--- Input material Enclosed Below ---

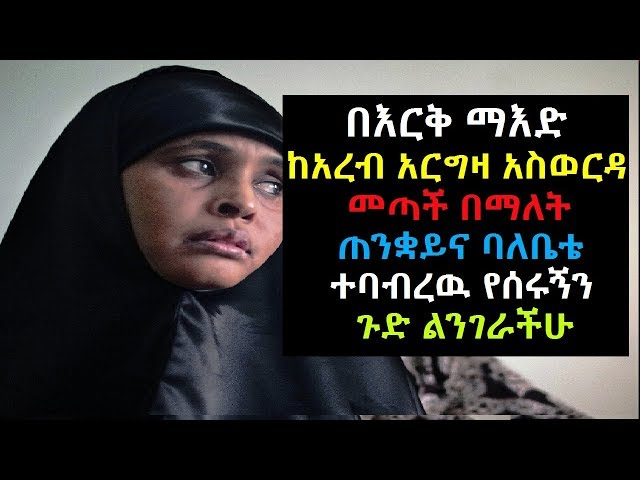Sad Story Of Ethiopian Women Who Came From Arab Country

--- End of Enclosed Input material ---
--- Input material Enclosed Below ---

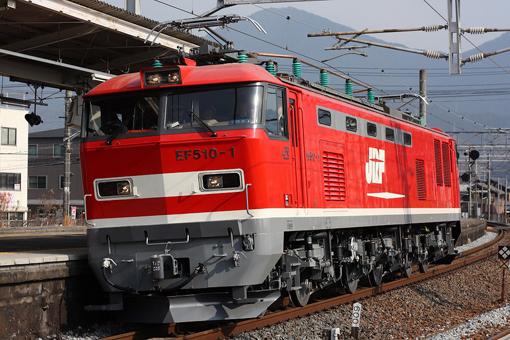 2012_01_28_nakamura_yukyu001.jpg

--- End of Enclosed Input material ---
--- Input material Enclosed Below ---

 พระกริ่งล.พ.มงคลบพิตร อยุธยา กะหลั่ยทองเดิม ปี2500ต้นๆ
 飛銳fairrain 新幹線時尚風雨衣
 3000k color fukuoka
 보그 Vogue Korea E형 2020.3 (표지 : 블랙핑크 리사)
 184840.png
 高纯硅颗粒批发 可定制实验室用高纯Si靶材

--- End of Enclosed Input material ---

Could you set down, exactly as written, the lines above between the one holding "보그 Vogue Korea E형 2020.3 (표지 : 블랙핑크 리사)" and the one holding "高纯硅颗粒批发 可定制实验室用高纯Si靶材", inclusive, and nothing more?

 보그 Vogue Korea E형 2020.3 (표지 : 블랙핑크 리사)
 184840.png
 高纯硅颗粒批发 可定制实验室用高纯Si靶材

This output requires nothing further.